Enhancing ADO Performance

Post by Dave » Fri, 25 Jun 2004 03:33:56


We are currently exploring the retrieval of data for our software from
database sources by composing some small test applications (D7 Pro). We
currently have applications constructed to retrieve data from ODBC
tables using the native BDE connection and using the ADO connection. We
worked with both because of the installation issues when using the BDE
approach, such as the bundled BDE dll and potential registry access for
BDE purposes during the application installation. It seems that ADO
would avoid many of these BDE installation issues, but also seems to be
somewhat slower in its data retrieval than the BDE application we've
written to retrieve the same data from the same source.
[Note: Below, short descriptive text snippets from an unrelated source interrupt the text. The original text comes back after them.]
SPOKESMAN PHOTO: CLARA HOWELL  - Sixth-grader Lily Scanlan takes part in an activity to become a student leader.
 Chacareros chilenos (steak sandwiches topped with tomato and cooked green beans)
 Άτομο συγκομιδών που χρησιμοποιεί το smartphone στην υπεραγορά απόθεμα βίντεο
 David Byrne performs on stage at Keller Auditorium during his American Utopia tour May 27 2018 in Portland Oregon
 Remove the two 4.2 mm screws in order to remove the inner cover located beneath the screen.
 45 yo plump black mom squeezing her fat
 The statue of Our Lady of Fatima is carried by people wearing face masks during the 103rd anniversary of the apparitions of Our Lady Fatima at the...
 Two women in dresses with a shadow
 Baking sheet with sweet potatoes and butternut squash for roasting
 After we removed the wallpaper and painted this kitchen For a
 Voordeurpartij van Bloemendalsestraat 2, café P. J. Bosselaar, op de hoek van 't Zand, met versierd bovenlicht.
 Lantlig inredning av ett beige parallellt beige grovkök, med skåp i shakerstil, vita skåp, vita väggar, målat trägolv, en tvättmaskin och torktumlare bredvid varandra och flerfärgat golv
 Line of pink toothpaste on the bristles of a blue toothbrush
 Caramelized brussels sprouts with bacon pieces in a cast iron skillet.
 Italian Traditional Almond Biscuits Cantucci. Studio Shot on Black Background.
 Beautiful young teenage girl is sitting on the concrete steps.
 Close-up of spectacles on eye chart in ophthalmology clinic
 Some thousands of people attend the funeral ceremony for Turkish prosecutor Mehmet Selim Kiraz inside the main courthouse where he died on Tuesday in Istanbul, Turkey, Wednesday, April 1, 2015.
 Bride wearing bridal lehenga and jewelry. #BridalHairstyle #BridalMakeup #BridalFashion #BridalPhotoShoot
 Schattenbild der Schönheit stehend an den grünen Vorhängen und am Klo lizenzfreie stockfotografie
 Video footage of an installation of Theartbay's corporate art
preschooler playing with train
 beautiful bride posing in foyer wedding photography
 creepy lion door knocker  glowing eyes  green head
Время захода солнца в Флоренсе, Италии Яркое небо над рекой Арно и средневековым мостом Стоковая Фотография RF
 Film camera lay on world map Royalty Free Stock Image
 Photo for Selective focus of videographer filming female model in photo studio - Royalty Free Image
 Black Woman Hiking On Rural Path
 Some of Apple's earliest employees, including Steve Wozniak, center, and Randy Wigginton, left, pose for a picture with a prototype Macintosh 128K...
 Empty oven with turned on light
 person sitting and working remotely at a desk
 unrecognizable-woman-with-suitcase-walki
Does anybody have any suggestions on how to improve the performance of the
ADO connection?

Thanks
Dave Savageau
 
 
 

Enhancing ADO Performance

Post by Del Murra » Fri, 25 Jun 2004 08:03:28

2 big warnings on performance ...

1. dont use tables, unlike the BDE, ADO reads the whole table when you open
it. ..... bummer .
2. Disable controls for datasets until you need to have the data apear in
the control. There is a quirk in movement technique thru the dataset the is
substantially improved if you disablecontrols , especially for datasets that
dont use data aware objects suchs as tdbEdit, tdbGrid .. etc.
3. Use tADODataset , tADOQuery is for backward compatiblity,
4. Be careful of locktypes ... not super critical, just be mindful
5. Dont read data that you dont use
6. Indexes and proper use of the DB are very important.

HTH

 
 
 

Enhancing ADO Performance

Post by Arnie Maue » Fri, 25 Jun 2004 23:23:51


We went through the same thing when porting from the BDE to ADO.

You can do a lot to tune up an ADO dataset or query via the properties. You
have to understand these. Check the help. For example, if looking up a lot
of data and hooking to a DB grid, use a server-side cursor (CursorLocation).
Only enough data will be brought over to the client to satisfy the grid. A
cient side cursor will read the entire result set over to the client.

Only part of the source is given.